======== Reading text
I've been trying to create a very simple web app that reads an epub, and show each chapter in sections. Very simple. I tried to use both epubjs and epub-parser, but each time, and I've tried with several .epub files, it returns nothing (errors, empty, etc.). I tried verificators to make sure my epubs were well formed etc., all good. When I open all the epubs I have withg WinZip, it looks at they should.
I'm desperate as I don't understand what's going wrong and why I'm not able to simply read an epub.
Below are the two functions I use for this. The error starts at item.load() that doesn't return the appropriate values/object. Right now the error I have is:
Error extracting chapter content: TypeError: rawContent?.trim is not a function
so clearly rawContent isn't in the right format, but I couldn't figure out why and how to fix it.
I also attached the logs for book, spine, and metadata, though I couldn't identify anything wrong.
Any help or suggestions would be extermly appreciated. Thanks!
================
Set problem 1: Print the stretch of the epub forum post from "I'm desperate as" through "identify anything wrong.".
Set problem 2: In the epub forum post, why does the writer conclude that rawContent isn't in the right format? Answer in one to three sentences.
Set problem 3: Which two libraries did the writer of the epub forum post try to use?
======== Record set
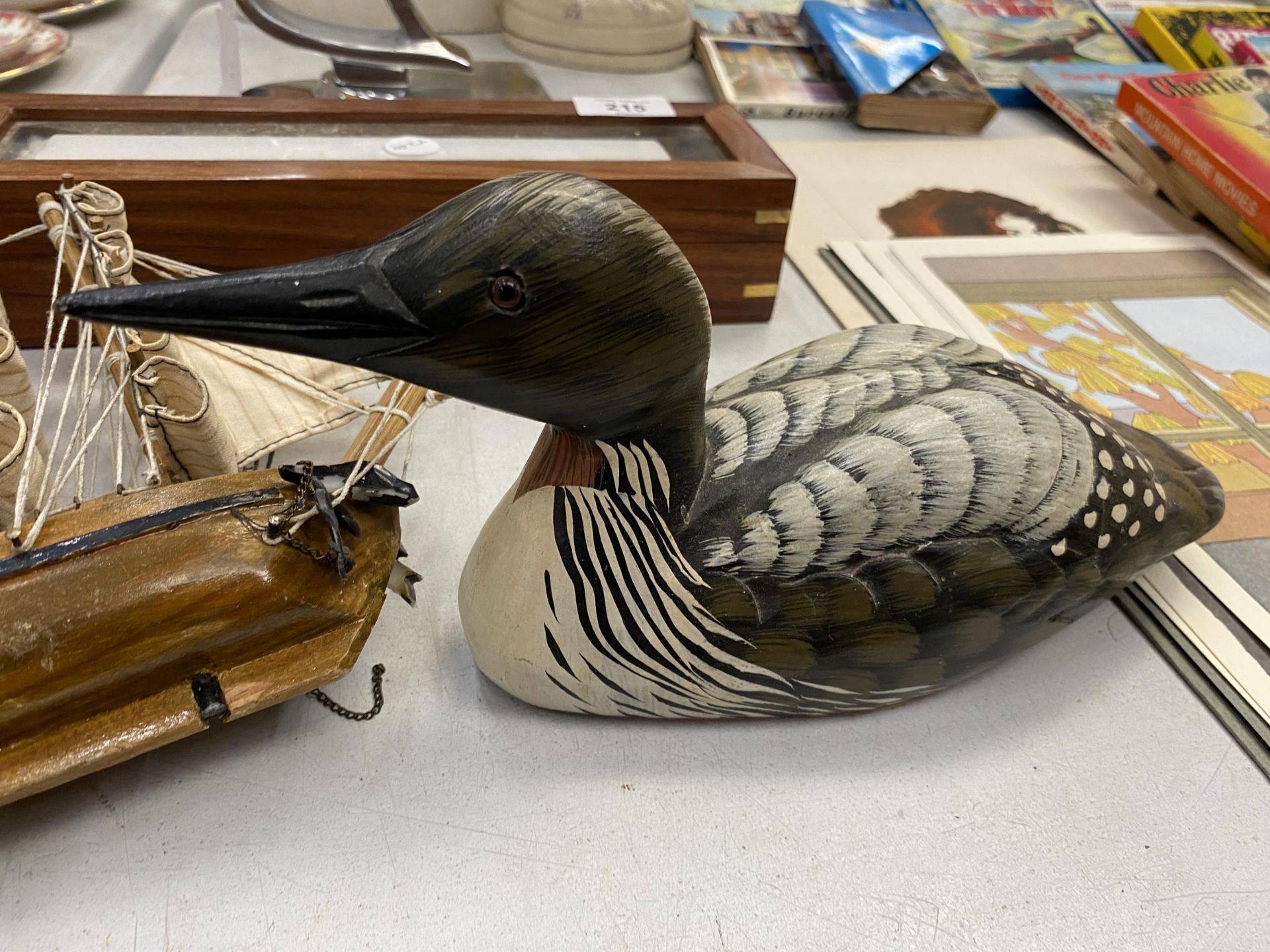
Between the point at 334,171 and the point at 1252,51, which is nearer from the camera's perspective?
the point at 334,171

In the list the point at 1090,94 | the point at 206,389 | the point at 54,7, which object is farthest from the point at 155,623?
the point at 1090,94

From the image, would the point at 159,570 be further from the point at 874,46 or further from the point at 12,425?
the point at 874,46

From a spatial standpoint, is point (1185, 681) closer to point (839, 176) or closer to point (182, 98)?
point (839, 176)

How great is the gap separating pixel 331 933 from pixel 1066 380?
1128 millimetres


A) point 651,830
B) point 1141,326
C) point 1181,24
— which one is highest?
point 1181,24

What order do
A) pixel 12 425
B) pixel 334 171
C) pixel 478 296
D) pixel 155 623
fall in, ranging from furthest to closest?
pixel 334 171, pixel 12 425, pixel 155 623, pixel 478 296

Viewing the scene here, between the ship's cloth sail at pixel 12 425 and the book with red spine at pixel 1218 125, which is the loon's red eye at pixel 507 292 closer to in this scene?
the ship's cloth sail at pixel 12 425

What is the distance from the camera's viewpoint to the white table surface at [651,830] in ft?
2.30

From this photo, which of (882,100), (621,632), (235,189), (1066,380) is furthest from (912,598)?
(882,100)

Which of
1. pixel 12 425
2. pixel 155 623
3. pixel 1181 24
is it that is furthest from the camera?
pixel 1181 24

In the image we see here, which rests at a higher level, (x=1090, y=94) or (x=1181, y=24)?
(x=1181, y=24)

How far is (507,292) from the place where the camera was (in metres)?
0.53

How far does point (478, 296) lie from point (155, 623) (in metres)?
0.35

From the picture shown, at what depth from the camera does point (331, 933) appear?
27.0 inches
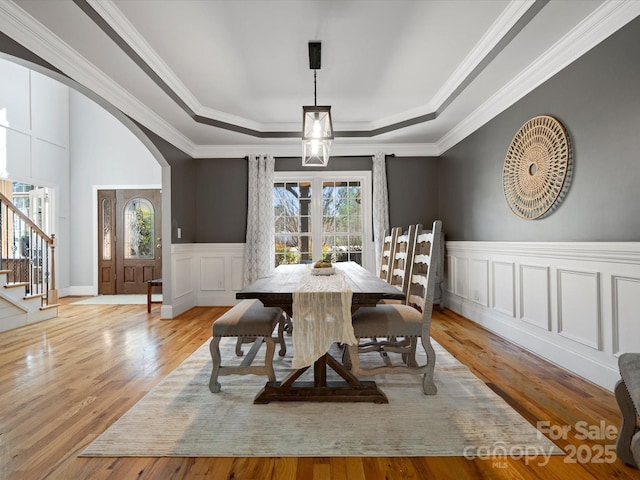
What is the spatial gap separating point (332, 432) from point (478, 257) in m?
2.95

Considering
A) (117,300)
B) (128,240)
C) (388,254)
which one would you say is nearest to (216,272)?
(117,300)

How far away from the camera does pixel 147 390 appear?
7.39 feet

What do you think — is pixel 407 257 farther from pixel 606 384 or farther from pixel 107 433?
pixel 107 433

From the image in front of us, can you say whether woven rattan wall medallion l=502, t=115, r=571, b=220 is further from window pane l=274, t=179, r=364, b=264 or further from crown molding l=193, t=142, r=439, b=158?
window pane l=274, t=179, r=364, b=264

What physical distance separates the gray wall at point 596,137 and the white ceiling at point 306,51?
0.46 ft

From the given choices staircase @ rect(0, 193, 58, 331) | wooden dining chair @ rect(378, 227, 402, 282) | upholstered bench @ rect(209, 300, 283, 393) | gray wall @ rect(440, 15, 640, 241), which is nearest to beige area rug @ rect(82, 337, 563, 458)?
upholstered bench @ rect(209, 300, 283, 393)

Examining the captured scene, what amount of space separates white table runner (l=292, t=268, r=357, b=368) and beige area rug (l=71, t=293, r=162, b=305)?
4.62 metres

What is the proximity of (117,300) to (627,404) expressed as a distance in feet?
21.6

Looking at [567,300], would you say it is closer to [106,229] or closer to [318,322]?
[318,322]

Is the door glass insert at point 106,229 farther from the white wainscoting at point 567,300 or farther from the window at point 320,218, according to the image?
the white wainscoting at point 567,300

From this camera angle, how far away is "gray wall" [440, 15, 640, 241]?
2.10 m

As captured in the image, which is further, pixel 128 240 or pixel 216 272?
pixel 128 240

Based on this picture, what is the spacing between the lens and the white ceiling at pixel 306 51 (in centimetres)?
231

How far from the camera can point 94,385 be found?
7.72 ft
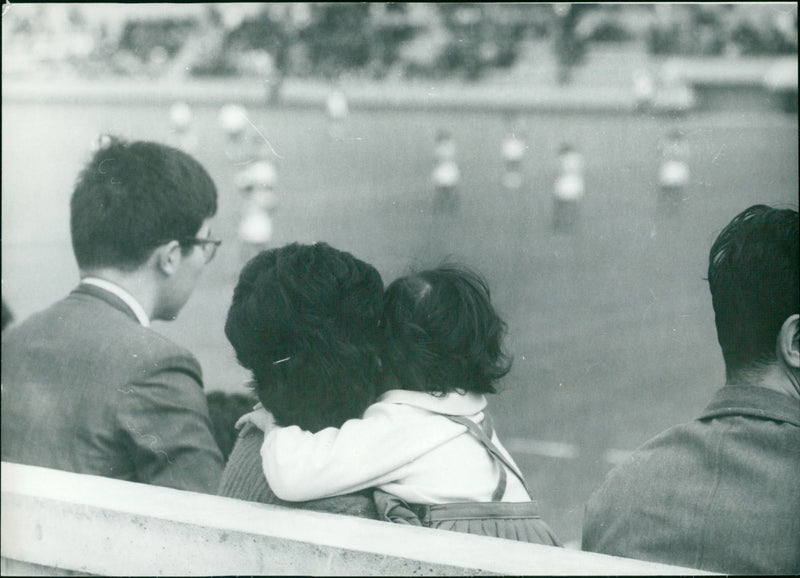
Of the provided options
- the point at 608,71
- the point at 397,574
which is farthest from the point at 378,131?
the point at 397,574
================
Correct result 1:
I'm desperate as I don't understand what's going wrong and why I'm not able to simply read an epub.
Below are the two functions I use for this. The error starts at item.load() that doesn't return the appropriate values/object. Right now the error I have is:
Error extracting chapter content: TypeError: rawContent?.trim is not a function
so clearly rawContent isn't in the right format, but I couldn't figure out why and how to fix it.
I also attached the logs for book, spine, and metadata, though I couldn't identify anything wrong.

Correct result 2: The writer reaches this conclusion from the error "TypeError: rawContent?.trim is not a function." That error starts at item.load(), which doesn't return the appropriate values or object.

Correct result 3: epubjs and epub-parser